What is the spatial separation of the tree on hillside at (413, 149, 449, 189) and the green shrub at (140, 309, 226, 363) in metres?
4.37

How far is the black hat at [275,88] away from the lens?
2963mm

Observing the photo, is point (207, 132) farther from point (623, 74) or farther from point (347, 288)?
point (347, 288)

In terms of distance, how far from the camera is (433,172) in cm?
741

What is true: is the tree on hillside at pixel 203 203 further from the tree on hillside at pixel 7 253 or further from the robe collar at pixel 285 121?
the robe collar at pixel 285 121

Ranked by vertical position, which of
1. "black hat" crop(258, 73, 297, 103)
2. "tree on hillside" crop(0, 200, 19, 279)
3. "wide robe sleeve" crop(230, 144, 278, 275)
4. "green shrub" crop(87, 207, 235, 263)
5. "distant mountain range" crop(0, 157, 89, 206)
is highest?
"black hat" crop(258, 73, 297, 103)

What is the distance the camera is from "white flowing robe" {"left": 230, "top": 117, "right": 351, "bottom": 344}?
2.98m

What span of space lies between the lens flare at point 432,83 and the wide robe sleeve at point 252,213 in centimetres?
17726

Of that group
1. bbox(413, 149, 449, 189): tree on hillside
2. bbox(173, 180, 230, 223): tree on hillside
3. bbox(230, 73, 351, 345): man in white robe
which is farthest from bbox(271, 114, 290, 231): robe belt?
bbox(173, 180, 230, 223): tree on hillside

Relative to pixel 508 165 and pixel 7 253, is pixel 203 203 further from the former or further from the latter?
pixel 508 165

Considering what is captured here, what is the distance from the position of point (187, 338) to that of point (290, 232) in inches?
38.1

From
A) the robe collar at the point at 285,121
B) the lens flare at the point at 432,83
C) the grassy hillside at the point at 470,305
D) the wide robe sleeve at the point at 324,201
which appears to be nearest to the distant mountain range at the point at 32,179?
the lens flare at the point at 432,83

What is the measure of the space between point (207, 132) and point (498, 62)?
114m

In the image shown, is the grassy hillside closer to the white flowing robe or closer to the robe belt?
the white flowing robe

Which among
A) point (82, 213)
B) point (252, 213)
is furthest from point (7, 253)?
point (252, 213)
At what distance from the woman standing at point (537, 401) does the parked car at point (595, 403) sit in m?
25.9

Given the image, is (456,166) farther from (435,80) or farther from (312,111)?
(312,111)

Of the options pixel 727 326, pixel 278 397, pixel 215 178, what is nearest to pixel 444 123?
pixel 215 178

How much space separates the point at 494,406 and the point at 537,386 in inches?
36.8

## WHAT TO PRODUCE
Repeat each record in full; every line must match exactly.

## IN RESPONSE
What is the spatial separation of the tree on hillside at (413, 149, 449, 189) and the green shrub at (140, 309, 226, 363) in metres?
4.37

How far is the black hat at [275,88] away from the lens?
2963mm

Observing the photo, is point (207, 132) farther from point (623, 74) or farther from point (347, 288)?
point (347, 288)

In terms of distance, how far from the camera is (433,172) in cm?
741

What is true: is the tree on hillside at pixel 203 203 further from the tree on hillside at pixel 7 253 or further from the robe collar at pixel 285 121?
the robe collar at pixel 285 121

Ranked by vertical position, which of
1. "black hat" crop(258, 73, 297, 103)
2. "tree on hillside" crop(0, 200, 19, 279)
3. "wide robe sleeve" crop(230, 144, 278, 275)
4. "green shrub" crop(87, 207, 235, 263)
5. "distant mountain range" crop(0, 157, 89, 206)
is highest?
"black hat" crop(258, 73, 297, 103)

What is the distance the camera is from "white flowing robe" {"left": 230, "top": 117, "right": 351, "bottom": 344}?
2.98m

What span of space lies between the lens flare at point 432,83 and the wide robe sleeve at point 252,213 in centimetres?
17726

Of that group
1. bbox(413, 149, 449, 189): tree on hillside
2. bbox(173, 180, 230, 223): tree on hillside
3. bbox(230, 73, 351, 345): man in white robe
which is farthest from bbox(271, 114, 290, 231): robe belt?
bbox(173, 180, 230, 223): tree on hillside

Relative to pixel 508 165 and pixel 7 253, is pixel 203 203 further from the former or further from the latter?
pixel 508 165

Considering what is captured here, what is the distance from the position of point (187, 338) to that of point (290, 232) in inches?
38.1

From
A) the robe collar at the point at 285,121
B) the lens flare at the point at 432,83
C) the grassy hillside at the point at 470,305
D) the wide robe sleeve at the point at 324,201
which appears to be nearest to the distant mountain range at the point at 32,179?
the lens flare at the point at 432,83

What is the measure of the space between point (207, 132) and point (498, 62)?
114m

In the image shown, is the grassy hillside closer to the white flowing robe or closer to the robe belt?
the white flowing robe

Which among
A) point (82, 213)
B) point (252, 213)
is furthest from point (7, 253)?
point (252, 213)
At what distance from the woman standing at point (537, 401) does the parked car at point (595, 403) sit in m?
25.9

Given the image, is (456,166) farther from (435,80) or farther from (312,111)?
(312,111)

Of the options pixel 727 326, pixel 278 397, pixel 215 178, what is nearest to pixel 444 123?
pixel 215 178

How much space separates the point at 494,406 and the point at 537,386 in inches?
36.8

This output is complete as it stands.